Shades Of India : India’s heritage and its influence on design and trends
Shades of India is a story of a 20 year old collaboration between contemporary designers, and traditional artisans exploring color, texture and contrast. As one of India’s leading creators of Home Fashion, it has developed a distinctive international style which celebrates both India’s heritage and its growing influence worldwide on design and trends in fashion. Shades of India now has the comfort of being an internationally recognised leader in creative textiles. The world is more receptive to beautiful Indian fabrics, imaginative hand-worked techniques and fine detailing. These are trends they helped pioneer.
Their vision was to be a creative, design led company combining contemporary design with the inspiring workmanship of traditional craft.
The uniqueness of their style lies in-
When they started, it was an uphill struggle. Indian textiles had the reputation in Europe and the US of being shoddy and cheap. At Maison et Objet, the major international Interiors show in Paris, Indian companies were tacitly excluded. Everybody advised them not to use the name Shades of India if they wanted to sell in Europe or the US.
But they were defiant.

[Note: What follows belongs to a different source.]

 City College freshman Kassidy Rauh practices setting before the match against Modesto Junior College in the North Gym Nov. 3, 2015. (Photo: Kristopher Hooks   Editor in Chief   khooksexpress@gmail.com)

They designed a small collection of home textiles. They worked with crafts groups in Tamil Nadu, Assam and on chikan embroidery in Lucknow and Rampur. They took a small booth at Maison et Objet with the help of a French designer.

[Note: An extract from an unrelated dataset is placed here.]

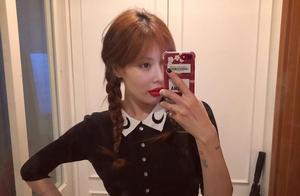金泫雅今日穿搭麻花辫娃娃衫超减龄 嘴唇自拍特写是做了丰唇吗?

Their first big breakthrough was with organdie – a sheer fabric that had almost disappeared from Europe and which in any case was most associated with apparel.
They used hand embroidered organdie for table linen, curtains and decorative mosquito nets. They gave the embroidery a contemporary look. They added colours. They played on the transparency. It was a huge success.

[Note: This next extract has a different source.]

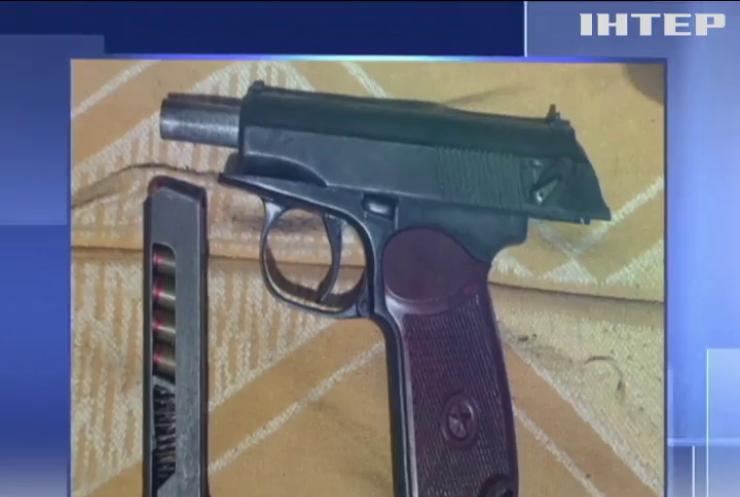 Житель Донеччини зберігав вдома арсенал зброї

India Became A New Frontier
They turned to the Indian market where a quiet revolution had taken place. The Indian economy was taking off and Indians had come to recognise the beauty of their own textiles. They took a small space in the Meharchand market which was just beginning to be recognised as a successor to the Khan Market. It immediately gave them an identity they could call their own. They used rough, textured concrete for the walls to contrast with the richness of colours and fabric of the textiles. They created installations in fabric that helped make it an iconic stopping point.
Design comes first. They value creativity. They constantly experiment and explore new frontiers of design, fabric, techniques and craft. In their recent most MN collection they turned to the age old tradition of batik and combined it with layering and fine detailing. They want to be in the forefront of contemporary, creative textiles out of India. Also, they are committed to continually experimenting and reinventing.